Range, line, and position

  • range(start, end): create a byte range.
  • start(range): get a range start offset.
  • end(range): get a range end offset.
  • line_at(pos): return the Line at a byte position.
  • range_around(node, before, after, same_line): expand a range around a node.
  • start_offset(line): get a Line start offset.
  • end_offset(line): get a Line end offset.
  • row(line): get a Line row index.
  • indent(line): get a Line leading whitespace.
  • text(line): get a Line text.
  • row(position): get a Position row.
  • col(position): get a Position column.
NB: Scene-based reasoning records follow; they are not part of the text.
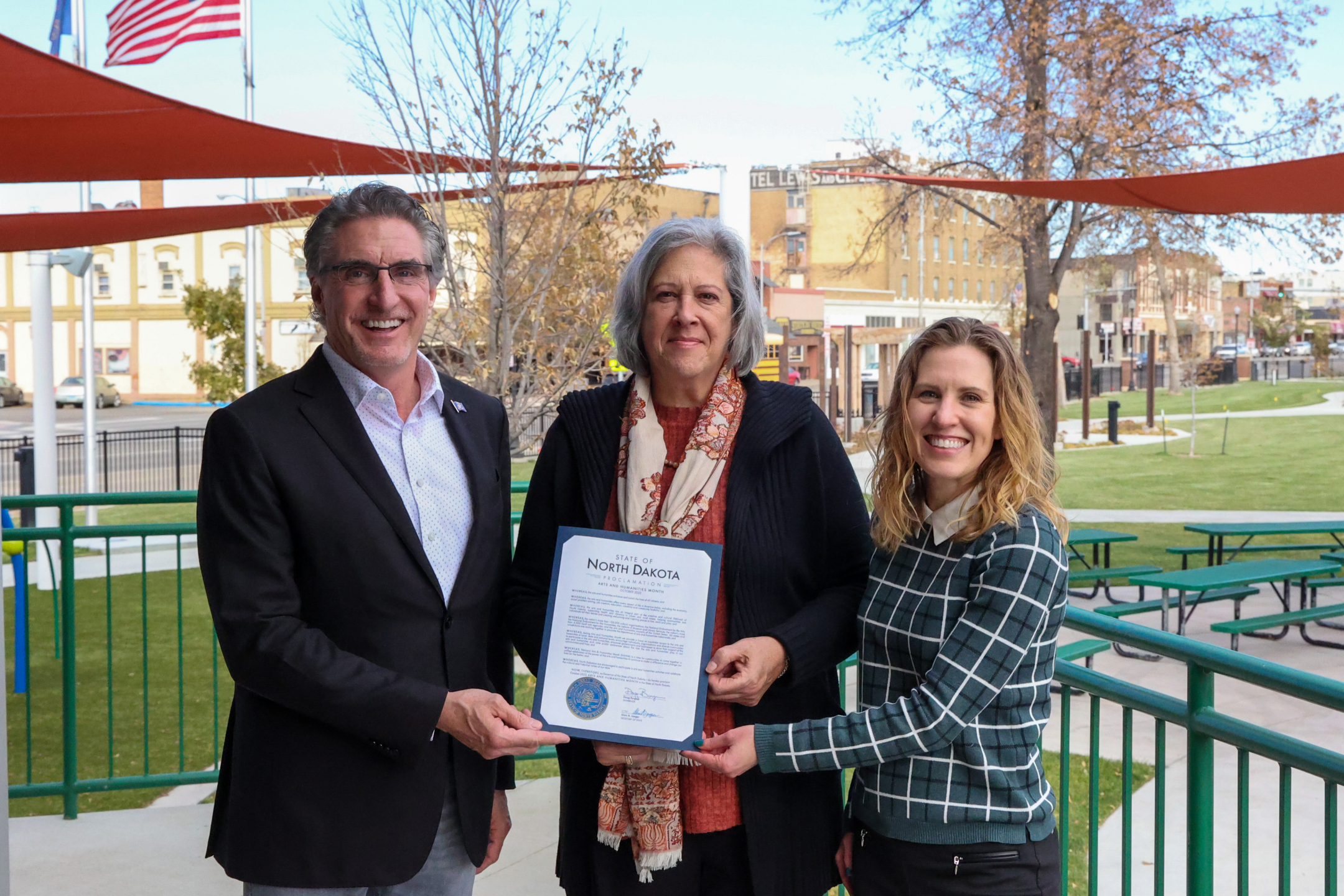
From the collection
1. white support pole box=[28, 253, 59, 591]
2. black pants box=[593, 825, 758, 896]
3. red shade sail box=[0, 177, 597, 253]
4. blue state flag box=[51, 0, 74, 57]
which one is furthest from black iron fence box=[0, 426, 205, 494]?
black pants box=[593, 825, 758, 896]

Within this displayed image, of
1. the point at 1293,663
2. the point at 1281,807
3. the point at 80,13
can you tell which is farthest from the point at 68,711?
the point at 80,13

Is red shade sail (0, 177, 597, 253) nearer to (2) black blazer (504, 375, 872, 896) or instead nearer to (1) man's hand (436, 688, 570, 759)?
(2) black blazer (504, 375, 872, 896)

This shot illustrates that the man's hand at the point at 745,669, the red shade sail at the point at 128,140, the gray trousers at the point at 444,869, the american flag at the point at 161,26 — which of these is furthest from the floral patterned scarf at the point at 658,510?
the american flag at the point at 161,26

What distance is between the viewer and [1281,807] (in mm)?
2238

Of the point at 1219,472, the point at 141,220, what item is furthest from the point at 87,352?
the point at 1219,472

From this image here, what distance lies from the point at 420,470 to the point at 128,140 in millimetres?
5114

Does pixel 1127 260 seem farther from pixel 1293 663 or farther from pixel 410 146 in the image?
pixel 410 146

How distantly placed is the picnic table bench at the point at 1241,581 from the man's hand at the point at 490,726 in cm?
644

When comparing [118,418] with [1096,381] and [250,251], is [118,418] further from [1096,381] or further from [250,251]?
[1096,381]

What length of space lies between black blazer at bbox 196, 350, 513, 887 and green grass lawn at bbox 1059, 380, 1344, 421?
33085 mm

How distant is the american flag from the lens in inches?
523

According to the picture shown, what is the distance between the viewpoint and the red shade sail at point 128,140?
5043mm

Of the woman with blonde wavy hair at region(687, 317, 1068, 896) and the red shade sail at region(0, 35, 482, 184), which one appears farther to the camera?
the red shade sail at region(0, 35, 482, 184)

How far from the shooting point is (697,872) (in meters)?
2.25
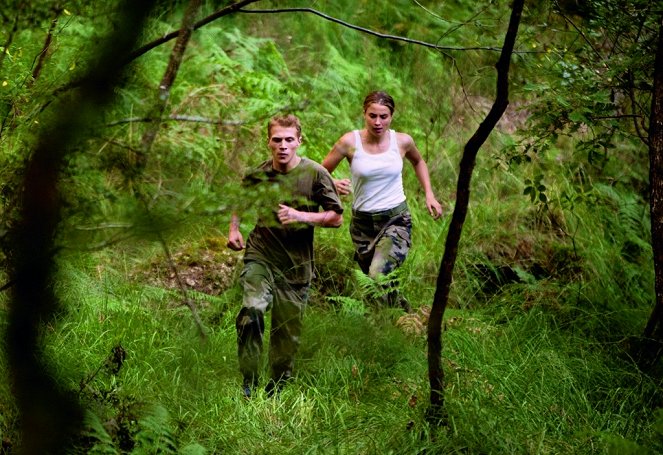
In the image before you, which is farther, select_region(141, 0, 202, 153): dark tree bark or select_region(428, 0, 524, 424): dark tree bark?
select_region(428, 0, 524, 424): dark tree bark

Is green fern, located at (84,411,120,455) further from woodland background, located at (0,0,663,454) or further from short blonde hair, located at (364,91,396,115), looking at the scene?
short blonde hair, located at (364,91,396,115)

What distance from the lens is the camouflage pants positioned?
518 cm

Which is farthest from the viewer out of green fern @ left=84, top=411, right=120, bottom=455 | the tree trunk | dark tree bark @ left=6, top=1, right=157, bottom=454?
green fern @ left=84, top=411, right=120, bottom=455

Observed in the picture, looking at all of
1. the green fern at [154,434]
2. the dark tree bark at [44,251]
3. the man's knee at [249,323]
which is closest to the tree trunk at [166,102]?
the dark tree bark at [44,251]

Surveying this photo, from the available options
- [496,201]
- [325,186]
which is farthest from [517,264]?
[325,186]

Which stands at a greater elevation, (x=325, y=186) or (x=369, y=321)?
(x=325, y=186)

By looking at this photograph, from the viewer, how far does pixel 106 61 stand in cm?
168

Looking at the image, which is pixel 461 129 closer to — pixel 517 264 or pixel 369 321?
pixel 517 264

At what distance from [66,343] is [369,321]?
2.11 meters

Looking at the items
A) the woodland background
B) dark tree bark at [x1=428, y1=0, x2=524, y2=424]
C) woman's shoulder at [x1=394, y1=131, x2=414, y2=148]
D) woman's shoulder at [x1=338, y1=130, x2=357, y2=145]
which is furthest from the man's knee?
woman's shoulder at [x1=394, y1=131, x2=414, y2=148]

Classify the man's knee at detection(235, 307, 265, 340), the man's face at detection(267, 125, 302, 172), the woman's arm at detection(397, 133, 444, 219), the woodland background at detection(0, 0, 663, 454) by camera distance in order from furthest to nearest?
the woman's arm at detection(397, 133, 444, 219) < the man's face at detection(267, 125, 302, 172) < the man's knee at detection(235, 307, 265, 340) < the woodland background at detection(0, 0, 663, 454)

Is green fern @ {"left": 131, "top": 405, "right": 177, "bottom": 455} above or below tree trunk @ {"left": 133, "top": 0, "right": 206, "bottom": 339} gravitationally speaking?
below

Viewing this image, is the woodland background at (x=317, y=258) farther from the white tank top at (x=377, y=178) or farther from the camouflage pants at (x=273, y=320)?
the white tank top at (x=377, y=178)

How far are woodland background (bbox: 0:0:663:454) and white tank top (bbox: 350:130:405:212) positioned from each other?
0.55 meters
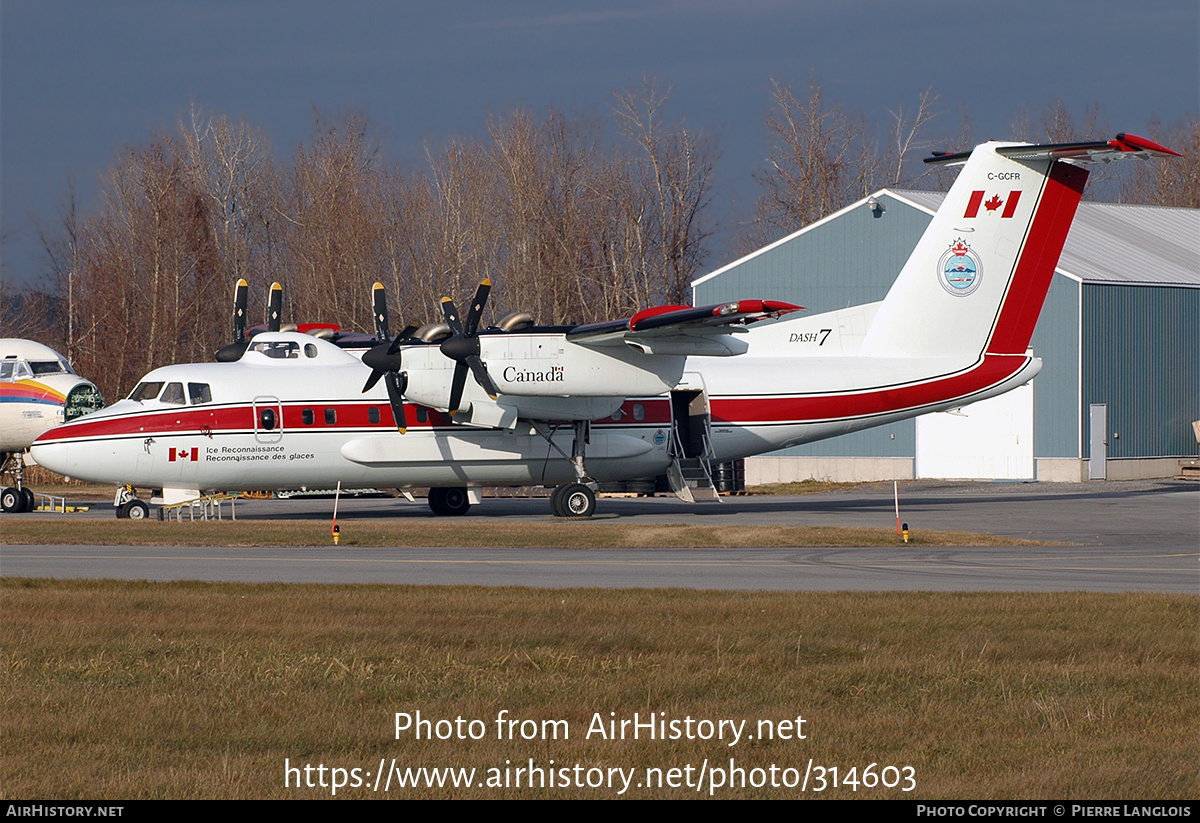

Language and formatting helpers

  • kind_id(language, name, named): look up a kind id.
  • kind_ids(language, names, named_flags): look up multiple kind ids.
  • kind_ids_map(language, names, named_flags): map kind names to ids.
  • format_fragment_doc(language, range): format an embedded fragment into a doc.

Context and utilities

  • source_len(): total source length in bytes.
  • cache_get(key): read a cached value (or unit if missing).
  • cache_set(key, value): store a cached value.
  • now_ms(): current time in milliseconds since epoch.
  • trace(name): start a profiling span and return a TraceSpan.
  • end(span): stop a TraceSpan.
  • set_output(text): override the formatter output string.
  • slice(range): extract source text for a range.

String helpers

  • trim(s): trim both ends of a string.
  • trim_start(s): trim leading whitespace.
  • trim_end(s): trim trailing whitespace.
  • len(s): string length in characters.
  • is_empty(s): string empty check.
  • last_index_of(s, needle): last index of a substring.